I need to apply a Fourier analysis to this vector. I have normalized it. I have searched all over (because I really don't understand matlab) and all I see are these analysis with signs where you already have a sampling to compare it to (like 1000Hz keeps coming up). the sampling interval is 3hrs and the length of sampling is 90 days. I don't know how to do this. any help would REALLY help.
I have tried fft(x) vs abs(fft(x) but now I am bout told I have to plot amplitude vs frequency where I am assuming abs(fft(x)) is amp but freq I am not sure
Thank you for your time I appreciate it

Answers (2)

Image Analyst
Image Analyst on 3 Nov 2013
Not sure what the problem is. You don't change the sampling rate. it is what it is. Just call fft().
ft = fft(temperatures);
If it's a real signal, which it is, then your ft will be hermitian (even real part and odd imaginary part).
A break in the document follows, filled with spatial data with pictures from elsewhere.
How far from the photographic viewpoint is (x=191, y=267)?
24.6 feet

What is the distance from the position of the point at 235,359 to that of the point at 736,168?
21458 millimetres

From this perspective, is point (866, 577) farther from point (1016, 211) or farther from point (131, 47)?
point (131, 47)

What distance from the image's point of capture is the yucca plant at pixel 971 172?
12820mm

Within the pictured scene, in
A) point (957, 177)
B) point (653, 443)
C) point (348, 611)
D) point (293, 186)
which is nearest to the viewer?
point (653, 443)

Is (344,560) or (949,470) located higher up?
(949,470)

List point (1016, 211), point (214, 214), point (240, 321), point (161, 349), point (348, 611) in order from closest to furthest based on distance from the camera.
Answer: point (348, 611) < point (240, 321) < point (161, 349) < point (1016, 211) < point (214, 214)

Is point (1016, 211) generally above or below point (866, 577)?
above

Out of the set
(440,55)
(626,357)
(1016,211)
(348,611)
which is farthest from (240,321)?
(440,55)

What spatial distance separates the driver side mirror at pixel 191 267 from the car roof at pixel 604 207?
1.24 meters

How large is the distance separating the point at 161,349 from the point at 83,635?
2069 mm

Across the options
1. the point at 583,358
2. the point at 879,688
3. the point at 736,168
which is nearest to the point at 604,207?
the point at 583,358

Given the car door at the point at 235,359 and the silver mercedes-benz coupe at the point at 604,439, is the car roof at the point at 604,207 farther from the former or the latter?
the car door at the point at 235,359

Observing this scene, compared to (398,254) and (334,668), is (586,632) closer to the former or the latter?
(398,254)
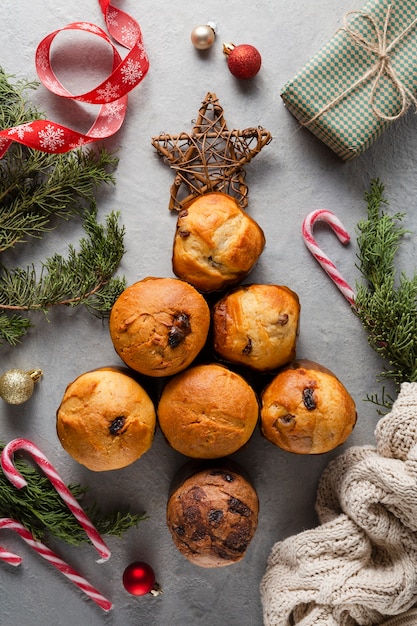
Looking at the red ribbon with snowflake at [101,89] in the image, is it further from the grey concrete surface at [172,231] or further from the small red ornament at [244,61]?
the small red ornament at [244,61]

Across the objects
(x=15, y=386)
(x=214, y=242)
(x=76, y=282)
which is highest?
(x=214, y=242)

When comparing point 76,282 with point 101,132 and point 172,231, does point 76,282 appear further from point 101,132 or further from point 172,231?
Answer: point 101,132

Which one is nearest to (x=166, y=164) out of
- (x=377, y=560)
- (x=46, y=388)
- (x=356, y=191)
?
(x=356, y=191)

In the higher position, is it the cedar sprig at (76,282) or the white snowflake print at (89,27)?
the white snowflake print at (89,27)

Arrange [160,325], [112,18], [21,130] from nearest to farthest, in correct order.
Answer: [160,325] < [21,130] < [112,18]

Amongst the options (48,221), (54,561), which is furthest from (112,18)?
(54,561)

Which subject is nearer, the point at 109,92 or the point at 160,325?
the point at 160,325

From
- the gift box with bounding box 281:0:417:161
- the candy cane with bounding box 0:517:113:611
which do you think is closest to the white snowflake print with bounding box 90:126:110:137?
the gift box with bounding box 281:0:417:161

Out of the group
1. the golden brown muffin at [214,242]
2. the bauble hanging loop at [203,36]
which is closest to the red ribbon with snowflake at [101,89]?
the bauble hanging loop at [203,36]
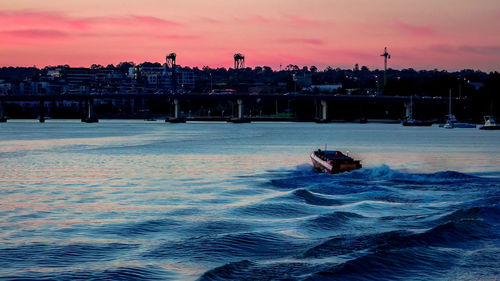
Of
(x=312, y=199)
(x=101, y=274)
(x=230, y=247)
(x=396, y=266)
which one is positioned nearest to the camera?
(x=101, y=274)

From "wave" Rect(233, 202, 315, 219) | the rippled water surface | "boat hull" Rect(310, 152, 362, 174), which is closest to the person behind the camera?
the rippled water surface

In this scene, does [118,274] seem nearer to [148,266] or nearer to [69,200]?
[148,266]

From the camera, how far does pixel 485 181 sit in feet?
133

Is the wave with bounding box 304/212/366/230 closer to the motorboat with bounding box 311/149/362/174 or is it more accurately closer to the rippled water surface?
the rippled water surface

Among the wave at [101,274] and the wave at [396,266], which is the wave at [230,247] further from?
the wave at [396,266]

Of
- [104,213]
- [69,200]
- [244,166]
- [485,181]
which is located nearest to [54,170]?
[244,166]

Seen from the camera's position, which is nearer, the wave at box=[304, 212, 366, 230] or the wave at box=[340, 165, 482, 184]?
the wave at box=[304, 212, 366, 230]

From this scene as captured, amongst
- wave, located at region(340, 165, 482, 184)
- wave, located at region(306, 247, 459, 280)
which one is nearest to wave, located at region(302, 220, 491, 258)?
wave, located at region(306, 247, 459, 280)

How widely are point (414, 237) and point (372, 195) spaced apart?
37.6 ft

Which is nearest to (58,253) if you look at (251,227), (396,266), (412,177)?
(251,227)

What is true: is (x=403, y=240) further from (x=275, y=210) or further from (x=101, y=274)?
(x=101, y=274)

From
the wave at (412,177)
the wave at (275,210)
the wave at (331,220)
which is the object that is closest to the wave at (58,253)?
the wave at (331,220)

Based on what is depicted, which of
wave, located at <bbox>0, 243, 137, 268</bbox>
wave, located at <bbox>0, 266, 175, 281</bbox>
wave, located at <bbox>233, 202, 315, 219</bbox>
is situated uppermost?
wave, located at <bbox>0, 243, 137, 268</bbox>

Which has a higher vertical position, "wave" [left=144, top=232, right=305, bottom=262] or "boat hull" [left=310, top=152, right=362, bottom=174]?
"boat hull" [left=310, top=152, right=362, bottom=174]
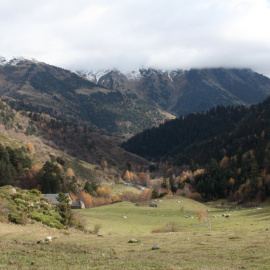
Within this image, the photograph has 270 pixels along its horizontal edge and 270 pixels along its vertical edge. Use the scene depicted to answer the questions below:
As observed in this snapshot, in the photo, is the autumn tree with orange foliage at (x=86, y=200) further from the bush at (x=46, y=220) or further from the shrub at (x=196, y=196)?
the bush at (x=46, y=220)

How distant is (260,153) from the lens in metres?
197

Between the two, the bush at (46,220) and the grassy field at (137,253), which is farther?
the bush at (46,220)

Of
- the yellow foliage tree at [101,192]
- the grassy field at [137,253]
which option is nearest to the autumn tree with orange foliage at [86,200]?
the yellow foliage tree at [101,192]

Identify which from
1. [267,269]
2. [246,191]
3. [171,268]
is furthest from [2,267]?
[246,191]

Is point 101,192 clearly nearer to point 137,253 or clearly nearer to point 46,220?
point 46,220

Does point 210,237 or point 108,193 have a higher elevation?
point 210,237

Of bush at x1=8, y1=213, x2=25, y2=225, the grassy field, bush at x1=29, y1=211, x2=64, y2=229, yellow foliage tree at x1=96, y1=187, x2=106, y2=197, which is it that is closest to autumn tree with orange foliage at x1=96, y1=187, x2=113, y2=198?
yellow foliage tree at x1=96, y1=187, x2=106, y2=197

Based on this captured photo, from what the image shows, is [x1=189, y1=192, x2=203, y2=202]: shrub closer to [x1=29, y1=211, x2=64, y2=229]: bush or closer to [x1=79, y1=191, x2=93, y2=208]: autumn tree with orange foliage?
[x1=79, y1=191, x2=93, y2=208]: autumn tree with orange foliage

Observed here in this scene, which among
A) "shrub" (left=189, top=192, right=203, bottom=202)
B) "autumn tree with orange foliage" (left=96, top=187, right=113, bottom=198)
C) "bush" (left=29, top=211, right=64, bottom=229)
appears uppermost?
"bush" (left=29, top=211, right=64, bottom=229)

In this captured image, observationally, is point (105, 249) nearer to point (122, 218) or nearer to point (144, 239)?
point (144, 239)

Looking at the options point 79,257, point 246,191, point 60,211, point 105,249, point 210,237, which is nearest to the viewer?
point 79,257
You can plot either the real part with plot(real(ft)), the imaginary part with plot(imag(ft)), or the magnitude with plot(abs(ft)). You might want to take the log of them before you plot them so that you can see the signal better, or else you might want to subtract off the mean of your signal so that you don't have a huge DC spike. Some tutorials:

Wayne King
Wayne King on 3 Nov 2013
Image Analyst has given you some good advice.
Since your sampling frequency is 8 samples/day, your frequency vector will run from -4 cycles/day to 4 cycles/day (1 cycle per every 6 hours). Of course, if the data is real-valued (as it is here), then you only need to plot the magnitude from 0 cycles/day to 4 cycles/day.
I'll simulate an example:
Fs = 8; % 8 cycles/day
t= 0:1/Fs:(736*1/Fs)-1/Fs;
x = cos(2*pi*2*t)+randn(size(t)); % one sinewave at 2 cycles/day
xdft = fft(x); %obtain DFT
xdft = xdft(1:length(x)/2+1); % just keep "positive" frequencies
df = Fs/length(x); % frequency step
freqvec = 0:df:4; % frequency vector
plot(freqvec,abs(xdft))
xlabel('Cycles/Day'); ylabel('Magnitude');
If you have the Signal Processing Toolbox, you can obtain a power spectral density estimate easily (with an appropriate frequency vector) using periodogram.